Gather every line of the records below that contains the word "bird".

=-=-=

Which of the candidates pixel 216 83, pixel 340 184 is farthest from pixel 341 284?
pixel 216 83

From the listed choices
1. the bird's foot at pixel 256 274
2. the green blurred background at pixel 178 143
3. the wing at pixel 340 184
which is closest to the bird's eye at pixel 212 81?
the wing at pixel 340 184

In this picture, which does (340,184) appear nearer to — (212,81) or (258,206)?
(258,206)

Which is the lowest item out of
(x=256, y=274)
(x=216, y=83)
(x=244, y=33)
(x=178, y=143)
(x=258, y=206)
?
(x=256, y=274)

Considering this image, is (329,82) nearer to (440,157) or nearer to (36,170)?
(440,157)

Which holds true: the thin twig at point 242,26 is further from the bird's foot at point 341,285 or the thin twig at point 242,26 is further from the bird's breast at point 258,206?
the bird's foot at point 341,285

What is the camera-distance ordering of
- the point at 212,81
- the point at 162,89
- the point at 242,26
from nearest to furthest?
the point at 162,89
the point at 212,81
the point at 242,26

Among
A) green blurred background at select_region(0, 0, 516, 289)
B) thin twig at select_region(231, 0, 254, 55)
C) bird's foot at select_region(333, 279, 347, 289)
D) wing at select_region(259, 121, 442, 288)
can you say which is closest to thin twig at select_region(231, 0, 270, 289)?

=-=-=

* [Complete answer]
1. the bird's foot at pixel 256 274
which is closest to the bird's eye at pixel 212 81?
Which holds true: the thin twig at point 242,26 is further from the bird's foot at point 341,285 or the thin twig at point 242,26 is further from the bird's breast at point 258,206?
the bird's foot at point 341,285
C) bird's foot at select_region(333, 279, 347, 289)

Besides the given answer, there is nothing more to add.